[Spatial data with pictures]

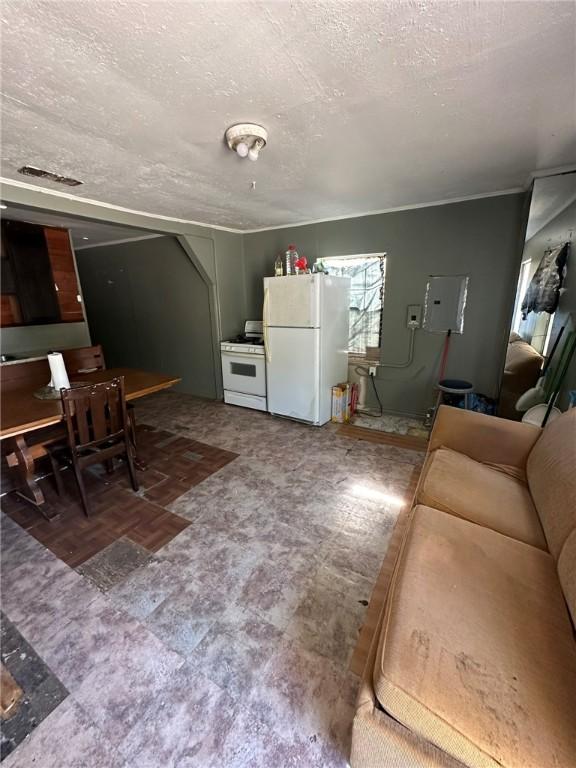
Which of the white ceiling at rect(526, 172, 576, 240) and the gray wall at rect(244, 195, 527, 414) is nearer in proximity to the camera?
the white ceiling at rect(526, 172, 576, 240)

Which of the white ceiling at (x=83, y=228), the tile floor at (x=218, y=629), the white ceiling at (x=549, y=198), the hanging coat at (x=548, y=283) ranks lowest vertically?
the tile floor at (x=218, y=629)

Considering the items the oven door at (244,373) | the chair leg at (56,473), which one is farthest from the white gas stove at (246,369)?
the chair leg at (56,473)

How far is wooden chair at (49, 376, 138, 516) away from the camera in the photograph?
1.96m

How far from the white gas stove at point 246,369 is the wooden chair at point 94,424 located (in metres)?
1.79

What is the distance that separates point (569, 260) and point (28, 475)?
4.19 m

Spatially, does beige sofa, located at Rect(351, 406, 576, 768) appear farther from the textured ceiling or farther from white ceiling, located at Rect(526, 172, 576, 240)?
white ceiling, located at Rect(526, 172, 576, 240)

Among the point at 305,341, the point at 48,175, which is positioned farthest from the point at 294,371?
the point at 48,175

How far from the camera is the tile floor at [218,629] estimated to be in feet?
3.43

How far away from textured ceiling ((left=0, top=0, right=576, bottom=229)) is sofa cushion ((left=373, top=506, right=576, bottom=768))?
6.11ft

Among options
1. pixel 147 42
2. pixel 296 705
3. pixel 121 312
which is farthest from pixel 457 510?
pixel 121 312

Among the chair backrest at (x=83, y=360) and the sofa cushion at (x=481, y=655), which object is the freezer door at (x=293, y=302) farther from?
the sofa cushion at (x=481, y=655)

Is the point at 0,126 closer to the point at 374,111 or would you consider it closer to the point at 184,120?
the point at 184,120

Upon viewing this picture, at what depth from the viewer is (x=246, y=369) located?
154 inches

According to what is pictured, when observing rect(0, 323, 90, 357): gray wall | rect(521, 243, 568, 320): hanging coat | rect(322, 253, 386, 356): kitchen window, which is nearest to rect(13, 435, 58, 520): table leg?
rect(0, 323, 90, 357): gray wall
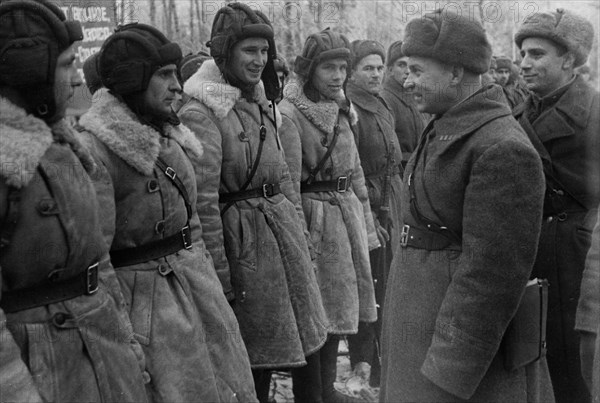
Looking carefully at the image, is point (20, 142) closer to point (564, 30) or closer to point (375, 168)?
point (564, 30)

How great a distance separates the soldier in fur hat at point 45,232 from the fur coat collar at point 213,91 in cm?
145

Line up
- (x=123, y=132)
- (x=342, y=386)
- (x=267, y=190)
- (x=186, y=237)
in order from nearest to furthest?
Result: (x=123, y=132) → (x=186, y=237) → (x=267, y=190) → (x=342, y=386)

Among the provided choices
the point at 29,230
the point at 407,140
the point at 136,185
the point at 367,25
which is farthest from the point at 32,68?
the point at 367,25

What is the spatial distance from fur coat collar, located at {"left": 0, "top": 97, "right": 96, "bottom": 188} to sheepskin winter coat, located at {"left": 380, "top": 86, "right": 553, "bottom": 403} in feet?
4.65

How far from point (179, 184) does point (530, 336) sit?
162cm

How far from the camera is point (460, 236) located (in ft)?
9.55

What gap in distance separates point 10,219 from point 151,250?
3.28 feet

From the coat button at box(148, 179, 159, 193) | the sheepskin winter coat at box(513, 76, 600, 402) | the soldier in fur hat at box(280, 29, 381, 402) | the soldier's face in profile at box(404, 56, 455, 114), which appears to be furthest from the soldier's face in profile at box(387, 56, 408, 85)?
the coat button at box(148, 179, 159, 193)

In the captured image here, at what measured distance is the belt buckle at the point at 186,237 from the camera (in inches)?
139

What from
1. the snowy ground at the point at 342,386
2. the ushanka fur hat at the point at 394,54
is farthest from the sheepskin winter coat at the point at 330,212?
the ushanka fur hat at the point at 394,54

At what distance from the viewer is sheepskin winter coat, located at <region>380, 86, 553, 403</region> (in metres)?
2.72

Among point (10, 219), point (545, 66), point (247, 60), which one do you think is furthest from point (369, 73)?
point (10, 219)

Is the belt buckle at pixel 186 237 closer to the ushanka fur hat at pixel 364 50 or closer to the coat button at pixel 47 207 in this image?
the coat button at pixel 47 207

Exercise requirements: Take the line that contains "In the captured" and every line after it through the end of the listing above, and repeat them exactly.

Right answer:
In the captured image here, at what measured distance is the belt buckle at the point at 186,237 from the camera (in inches)?
139

What from
1. the snowy ground at the point at 342,386
2. the ushanka fur hat at the point at 394,54
is farthest from the sheepskin winter coat at the point at 330,212?
the ushanka fur hat at the point at 394,54

At what distance from the viewer is sheepskin winter coat, located at <region>380, 86, 553, 403</region> (in metres)?
2.72

Among point (10, 219), point (545, 66), point (247, 60), which one do you think is furthest from point (369, 73)?
point (10, 219)

Is the belt buckle at pixel 186 237 closer to the ushanka fur hat at pixel 364 50 or closer to the coat button at pixel 47 207 in this image?
the coat button at pixel 47 207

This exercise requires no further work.